── Selected excerpt
This matter came on for hearing before me on respondent’s motion to dismiss petition.
On January 19th, 1940, a petition was filed in the above entitled matter claiming compensation and alleging that the petitioner was in the employ of the respondent on October 26th, 1936, and that on that day he sustained an accident arising out of and in the course of his employment.
A notice was served on petitioner’s attorney, by respondent’s attorney, setting forth that an application would be made to dismiss the petition on the ground that same had not been filed within the two-year period provided by the statute of limitations.
It appears that temporary disability began January 22d, 1937, and continued for a period of eight weeks, during which time the petitioner was paid at the compensation rate of $10 per week. It further appears that petitioner suffered permanent disability based on twenty-five per cent, loss of *213the left hand, for which he was paid an additional forty-three and three-quarters weeks at the compensation rate of $10 per week. The last payment of compensation was due January 19th, 1938.
It develops that the last payment of compensation was made by the New Jersey Manufacturer’s Casualty Insurance Company, insurance carriers for respondent, by a check dated January 4th, 1938. This check was paid on January 19th, 1938.
The question before us is whether January 4th, 1938, or January 19th, 1938, should be taken as the date when payment of the compensation was actually made. Bearing in mind that the last payment was due on January 19th, 1938, the Supreme Court of New Jersey, in Harris v. International Motor Co., 9 N. J. Mis. R. 208 et seq.; 153 Atl. Rep. 97, concluded that the date when the compensation was due controls, even though payment of compensation was made in advance. Therefore, January 19th, 1938, in this case, must be taken as the date of last payment of compensation.
The petition, as aforesaid, was filed January 19th, 1940. The next question is: was the petition filed on time? My conclusion is that it was.
The case of Metropolitan Life Insurance Co. v. Lodzinski (Court of Errors and Appeals), 122 N. J. Eq. 404 et seq.; 194 Atl. Rep. 79, supports this conclusion. This was a proceeding in the Court of Chancery where a bill of complaint, filed on February 21st, 1935, sought to cancel, because of the insured’s fraud, the procurement of two certain policies on the life of Bertha T. Lodzinski, then deceased. One of the policies was issued February 21st, 1933. The court, relying upon the case of Travelers Insurance Co. v. Leonard, 120 N. J. Eq. 6; 183 Atl. Rep. 686, concluded that the suit upon the policy was not begun within the limits of the incontestability clause. That clause was as follows: “This policy shall be incontestable after it has been in force for a period of two years from its date of issue, except for non-payment of premiums.”
────
▸ **Written instruction 1**
In the compensation decision, what weekly rate was the petitioner paid?
▸ **Written instruction 2**
For each statement below, say whether it agrees with the compensation decision, and quote the words of the decision that settle it: (a) The petition was filed on January 19th, 1940. (b) Temporary disability lasted twelve weeks. (c) The check for the last payment of compensation was dated January 19th, 1938.
── Supplied records
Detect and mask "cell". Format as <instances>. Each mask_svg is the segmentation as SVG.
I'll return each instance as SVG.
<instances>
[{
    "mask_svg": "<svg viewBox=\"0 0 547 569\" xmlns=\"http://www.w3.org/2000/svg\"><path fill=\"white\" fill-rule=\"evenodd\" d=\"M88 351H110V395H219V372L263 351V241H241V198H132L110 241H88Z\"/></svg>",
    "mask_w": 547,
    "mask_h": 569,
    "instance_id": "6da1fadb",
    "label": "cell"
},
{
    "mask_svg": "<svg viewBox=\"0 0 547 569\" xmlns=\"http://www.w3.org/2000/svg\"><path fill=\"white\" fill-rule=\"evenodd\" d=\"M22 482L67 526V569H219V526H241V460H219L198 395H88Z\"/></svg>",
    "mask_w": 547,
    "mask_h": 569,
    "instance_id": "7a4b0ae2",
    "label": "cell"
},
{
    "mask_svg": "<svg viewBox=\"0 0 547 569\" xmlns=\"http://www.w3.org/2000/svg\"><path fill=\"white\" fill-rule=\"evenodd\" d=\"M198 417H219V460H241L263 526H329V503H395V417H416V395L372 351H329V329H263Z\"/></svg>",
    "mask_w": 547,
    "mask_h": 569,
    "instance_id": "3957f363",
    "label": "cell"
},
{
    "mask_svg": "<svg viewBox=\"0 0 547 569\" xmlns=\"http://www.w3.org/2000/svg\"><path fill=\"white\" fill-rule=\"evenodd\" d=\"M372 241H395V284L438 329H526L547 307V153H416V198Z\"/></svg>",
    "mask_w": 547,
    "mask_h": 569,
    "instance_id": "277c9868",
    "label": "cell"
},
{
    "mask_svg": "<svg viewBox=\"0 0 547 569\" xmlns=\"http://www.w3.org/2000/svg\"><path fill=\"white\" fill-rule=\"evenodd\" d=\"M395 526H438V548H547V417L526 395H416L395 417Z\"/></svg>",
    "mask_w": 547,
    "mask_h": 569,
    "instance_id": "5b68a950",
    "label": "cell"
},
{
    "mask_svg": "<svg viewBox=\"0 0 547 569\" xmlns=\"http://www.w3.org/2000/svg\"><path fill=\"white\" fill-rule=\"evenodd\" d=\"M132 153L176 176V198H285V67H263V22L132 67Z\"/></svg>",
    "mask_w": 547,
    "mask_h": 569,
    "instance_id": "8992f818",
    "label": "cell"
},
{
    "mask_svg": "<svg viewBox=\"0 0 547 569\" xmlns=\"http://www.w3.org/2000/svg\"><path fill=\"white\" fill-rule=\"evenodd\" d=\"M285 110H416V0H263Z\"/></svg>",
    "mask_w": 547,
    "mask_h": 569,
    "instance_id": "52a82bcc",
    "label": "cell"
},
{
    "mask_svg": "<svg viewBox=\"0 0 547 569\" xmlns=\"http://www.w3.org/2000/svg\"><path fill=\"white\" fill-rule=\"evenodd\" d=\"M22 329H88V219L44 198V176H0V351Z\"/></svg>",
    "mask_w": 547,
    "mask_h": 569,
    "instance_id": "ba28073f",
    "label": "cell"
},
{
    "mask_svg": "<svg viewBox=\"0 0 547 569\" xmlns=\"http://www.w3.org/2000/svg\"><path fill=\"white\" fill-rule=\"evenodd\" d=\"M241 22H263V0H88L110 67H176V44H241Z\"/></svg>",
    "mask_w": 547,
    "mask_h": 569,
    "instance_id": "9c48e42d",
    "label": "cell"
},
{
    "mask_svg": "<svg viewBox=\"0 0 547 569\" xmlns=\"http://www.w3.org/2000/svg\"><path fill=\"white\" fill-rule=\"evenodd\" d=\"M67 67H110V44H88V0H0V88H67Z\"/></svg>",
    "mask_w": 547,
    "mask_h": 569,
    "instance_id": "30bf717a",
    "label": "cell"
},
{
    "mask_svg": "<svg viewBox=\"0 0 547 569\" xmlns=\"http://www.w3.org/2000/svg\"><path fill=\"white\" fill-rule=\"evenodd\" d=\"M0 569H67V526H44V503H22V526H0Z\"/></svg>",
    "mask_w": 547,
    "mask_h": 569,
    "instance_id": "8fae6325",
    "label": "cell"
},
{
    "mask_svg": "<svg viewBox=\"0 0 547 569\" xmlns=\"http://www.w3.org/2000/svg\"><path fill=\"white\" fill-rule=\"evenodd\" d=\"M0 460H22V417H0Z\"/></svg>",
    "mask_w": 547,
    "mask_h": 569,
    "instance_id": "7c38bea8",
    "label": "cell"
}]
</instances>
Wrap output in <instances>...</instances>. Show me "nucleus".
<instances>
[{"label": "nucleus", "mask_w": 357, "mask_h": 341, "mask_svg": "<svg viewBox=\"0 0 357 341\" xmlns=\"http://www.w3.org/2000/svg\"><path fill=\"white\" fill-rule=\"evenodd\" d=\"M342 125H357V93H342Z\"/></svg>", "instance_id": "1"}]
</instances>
────
▸ **Task output 1**
$10 per week.

▸ **Task output 2**
(a) Yes: "On January 19th, 1940, a petition was filed in the above entitled matter"
(b) No: "continued for a period of eight weeks"
(c) No: "by a check dated January 4th, 1938"